### Exercise goal:
Pull from the material below each line that contains the string "separates". Case must match.

### Excerpted records:
--- Begin ---

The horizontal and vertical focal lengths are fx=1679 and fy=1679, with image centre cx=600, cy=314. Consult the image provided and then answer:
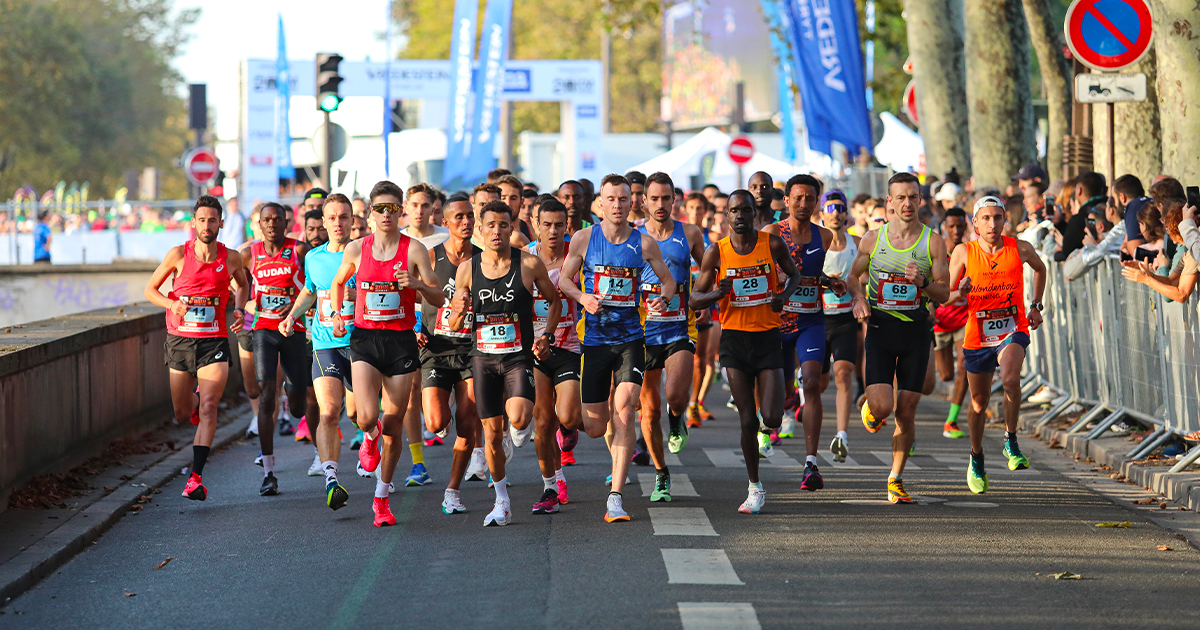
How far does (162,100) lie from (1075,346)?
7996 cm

--- End ---
--- Begin ---

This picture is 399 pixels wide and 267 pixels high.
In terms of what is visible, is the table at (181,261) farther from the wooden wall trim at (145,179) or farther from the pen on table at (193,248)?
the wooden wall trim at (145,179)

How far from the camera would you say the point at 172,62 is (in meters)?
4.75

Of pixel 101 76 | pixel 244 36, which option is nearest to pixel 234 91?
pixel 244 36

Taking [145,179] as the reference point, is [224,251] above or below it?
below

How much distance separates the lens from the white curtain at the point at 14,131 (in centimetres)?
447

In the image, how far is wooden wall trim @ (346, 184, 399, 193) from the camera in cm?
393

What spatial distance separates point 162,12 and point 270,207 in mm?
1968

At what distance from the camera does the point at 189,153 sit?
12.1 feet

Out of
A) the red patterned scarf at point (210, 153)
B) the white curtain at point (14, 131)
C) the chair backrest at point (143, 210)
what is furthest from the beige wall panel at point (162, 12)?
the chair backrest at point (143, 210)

--- End ---

### Response:
How much distance separates the lens from the white curtain at the point at 14,131 (in centimetres)?
What spatial distance separates point 162,12 and point 270,207 in mm?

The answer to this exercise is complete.